The U.S. central bank, the Federal Reserve, Wednesday as expected raised short-term interest rates by one quarter of one percent, the first such rise in over four years. The overnight fed funds rate remains at a very low 1.25 percent.
The increase was widely anticipated and financial markets were well prepared. In its statement the Federal Reserve said the economy is growing at an acceptable pace and will probably continue to do so. The risk of higher inflation, it says, is balanced by the possibility that growth could slow in the months ahead. Monetary analysts like former Federal Reserve board member Alan Blinder says the statement suggests that future rate increases will be small or measured in both size and frequency.

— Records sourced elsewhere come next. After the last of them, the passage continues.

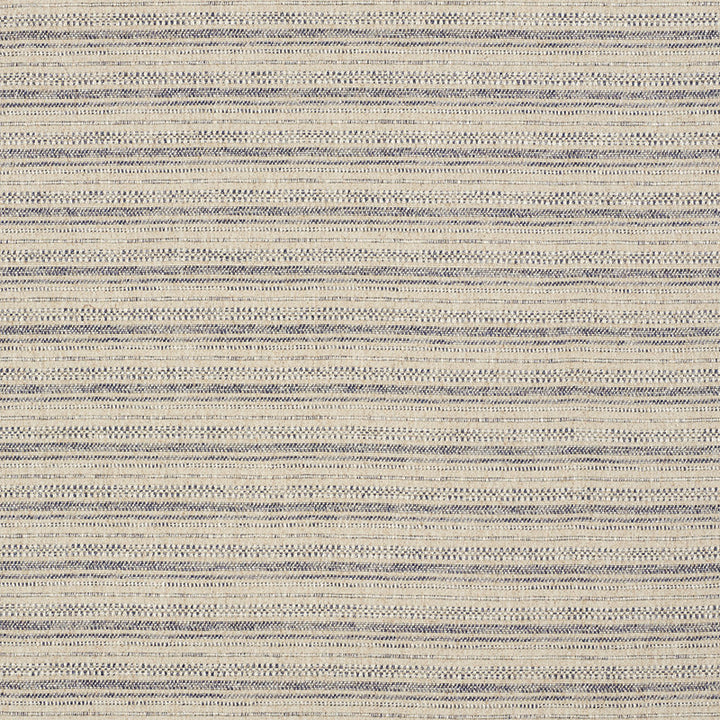Rustico Indigo 73261 by Schumacher Designer Fabric Au-Naturel 58% Viscose, 29% Linen, 9% Cotton, 4% Polyester Martindale 20,000 Horizontal: - and Vertical: 2 59 - Swanky Fabrics -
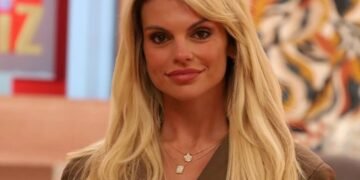 Fanny Rodrigues foi internada pelo pai numa clínica de saúde mental: “Estava como se tivesse morrido”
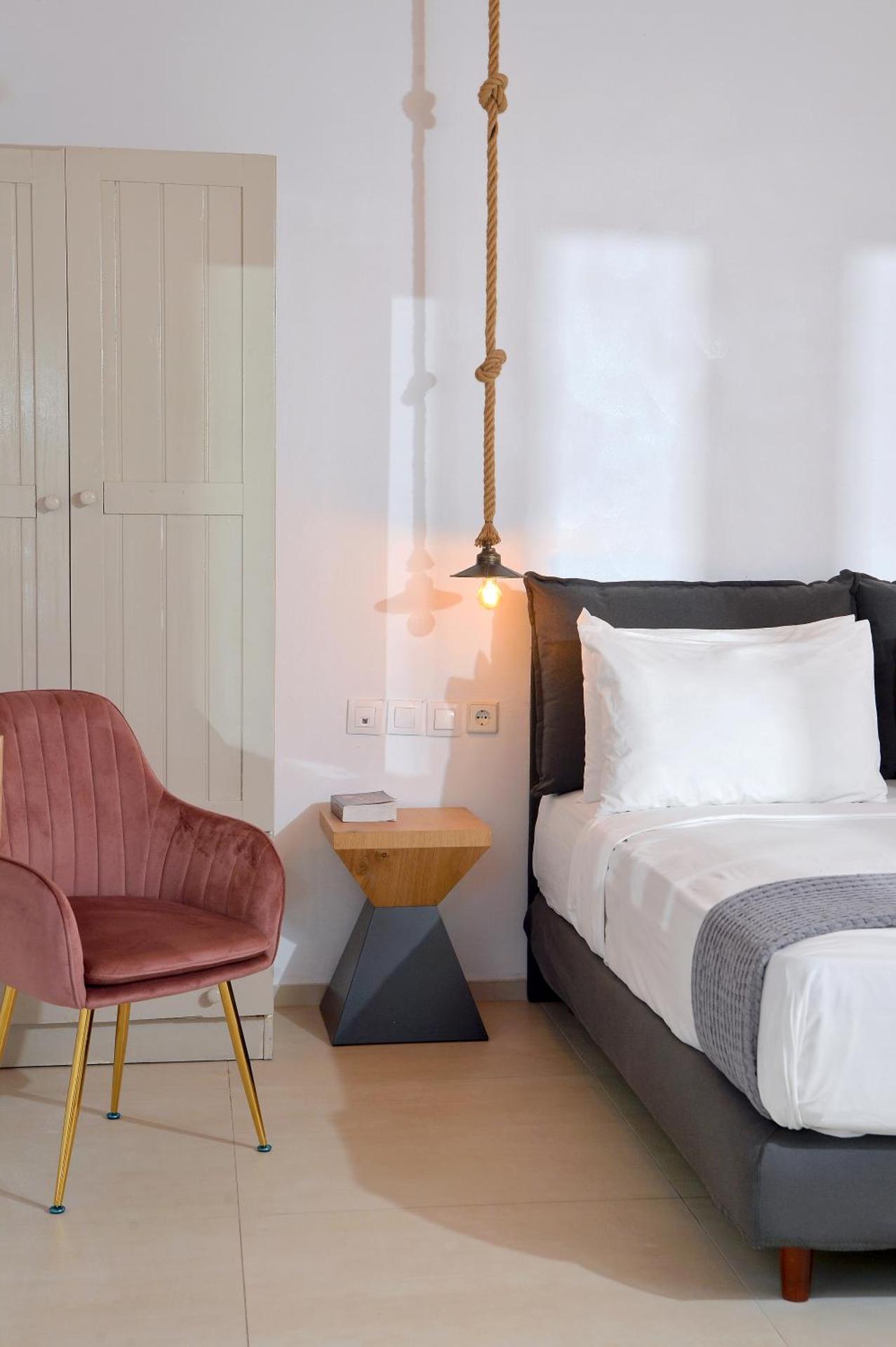 Vasilaras Hotel - Photo 91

"There were two questions really coming into this statement. Will they drop the measured language? They didn't," he said. "And would they go asymmetric on inflation, showing more concern with inflation going up instead of down? They didn't."
Mr. Blinder, a professor at Princeton University, says the Fed action is exactly what the markets had anticipated.
Bill Gross, one of the biggest bond traders in the United States, says he expects there will be several more small rate increases over the next few months.
"It's fair to say that the bond market has already anticipated at least 150 basis points [1.5 percent] to maybe 200 basis points [two percent] of Fed tightening [of monetary policy]. And to the extent that the Fed stops around three percent, whether it is 12 or 18 months down the road, then bond traders have fairly anticipated that event," he said.
In the months that followed the terrorist attacks in September 2001, the Federal Reserve aggressively cut interest rates in an attempt to stimulate a weak economy. The Fed Funds rate was reduced 11 times from its early 2001 level of six percent. The markets anticipate a series of 0.25 point increases over the months ahead. The U.S. economy is expanding at about a four-percent rate and inflation is below two percent.
Rate increases in the United States generally mean interest rates will rise in other countries, especially in those whose currencies are held steady against the dollar.